## Quoted text
╭──

Share your dilemmas and get honest opinions from other Mumsnetters.

To not feel happy about 6 year old ds being 'tested' on fake words? Phonics.

318 replies

OHforDUCKScake · 13/06/2013 19:11

And is this something all year one pupils have to do?

So the children learn the phonics, 'oa' 'air' 'ng' and so on.

Now, the government, since last year, want to test them on it. If they get a certain amount wrong, they fail and have to do it again.

The thing is, the way they test them is to give them fake words to check they really do know their phonics. Hmm

They will be given 20 real words and 20 fake workds and they have to get 34 out of 40 or their fail.

So, as long as they can read toast, fair, treat

As well as taim, roaf, rait

Then they will be ok.

I dont know where to start, honestly. First of all, testing them just so the government can see what the deal is, using them as guinea pigs it feels like. They are only 6!

Secondly, the weeks leading up to the test they have been teaching them fake non-words. Hmm

A test? At 6? That they can fail?

╰──

## Written request 1
Could you retype the Mumsnet post about the year one phonics test, word for word?

## Data rows
╭──

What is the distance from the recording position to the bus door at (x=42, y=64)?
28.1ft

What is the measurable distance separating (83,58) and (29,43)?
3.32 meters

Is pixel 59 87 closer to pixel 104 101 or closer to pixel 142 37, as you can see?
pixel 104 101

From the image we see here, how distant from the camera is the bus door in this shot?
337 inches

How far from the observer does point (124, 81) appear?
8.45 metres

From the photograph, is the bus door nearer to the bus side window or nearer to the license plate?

╰──
╭──

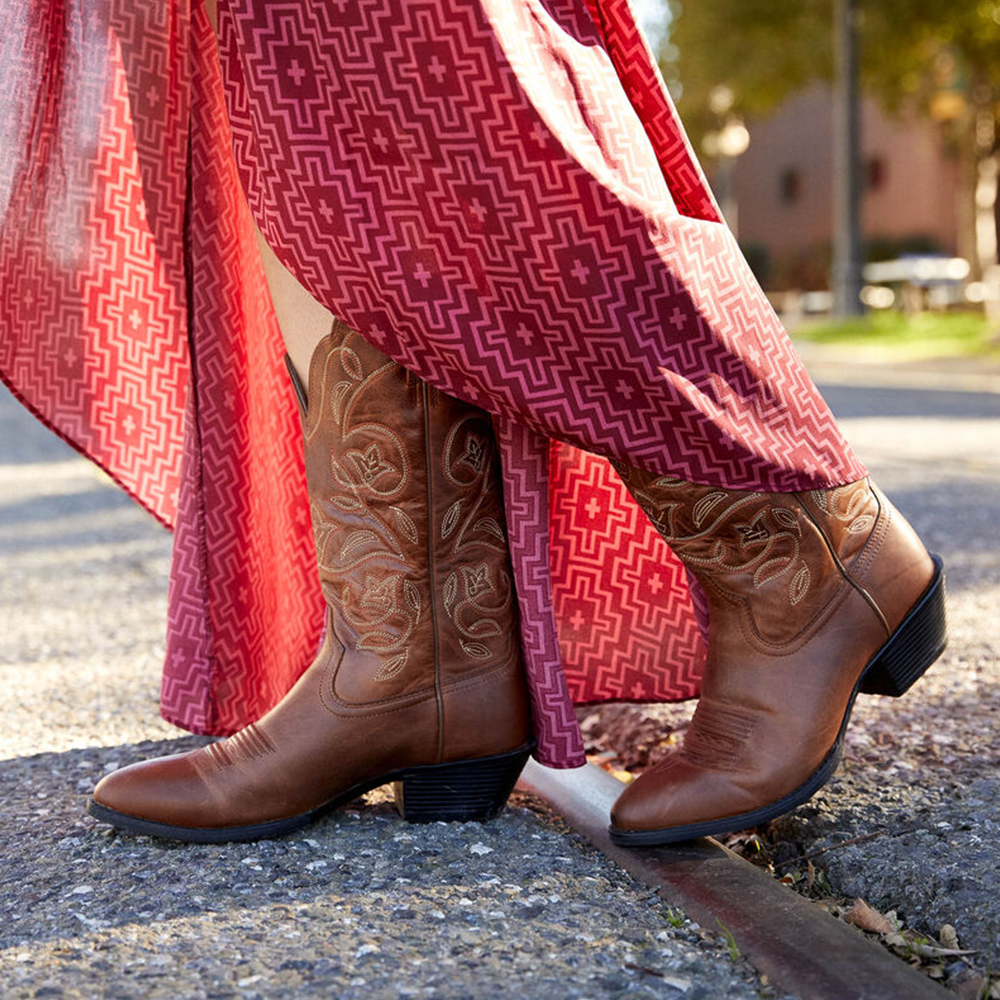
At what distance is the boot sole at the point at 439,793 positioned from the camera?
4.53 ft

╰──

## Written request 2
Can you echo the entries, starting with the line that contains "What is the distance" and going on through the line that contains "8.45 metres", with nothing changed?

## Final result 1
Share your dilemmas and get honest opinions from other Mumsnetters.

To not feel happy about 6 year old ds being 'tested' on fake words? Phonics.

318 replies

OHforDUCKScake · 13/06/2013 19:11

And is this something all year one pupils have to do?

So the children learn the phonics, 'oa' 'air' 'ng' and so on.

Now, the government, since last year, want to test them on it. If they get a certain amount wrong, they fail and have to do it again.

The thing is, the way they test them is to give them fake words to check they really do know their phonics. Hmm

They will be given 20 real words and 20 fake workds and they have to get 34 out of 40 or their fail.

So, as long as they can read toast, fair, treat

As well as taim, roaf, rait

Then they will be ok.

I dont know where to start, honestly. First of all, testing them just so the government can see what the deal is, using them as guinea pigs it feels like. They are only 6!

Secondly, the weeks leading up to the test they have been teaching them fake non-words. Hmm

A test? At 6? That they can fail?

## Final result 2
What is the distance from the recording position to the bus door at (x=42, y=64)?
28.1ft

What is the measurable distance separating (83,58) and (29,43)?
3.32 meters

Is pixel 59 87 closer to pixel 104 101 or closer to pixel 142 37, as you can see?
pixel 104 101

From the image we see here, how distant from the camera is the bus door in this shot?
337 inches

How far from the observer does point (124, 81) appear?
8.45 metres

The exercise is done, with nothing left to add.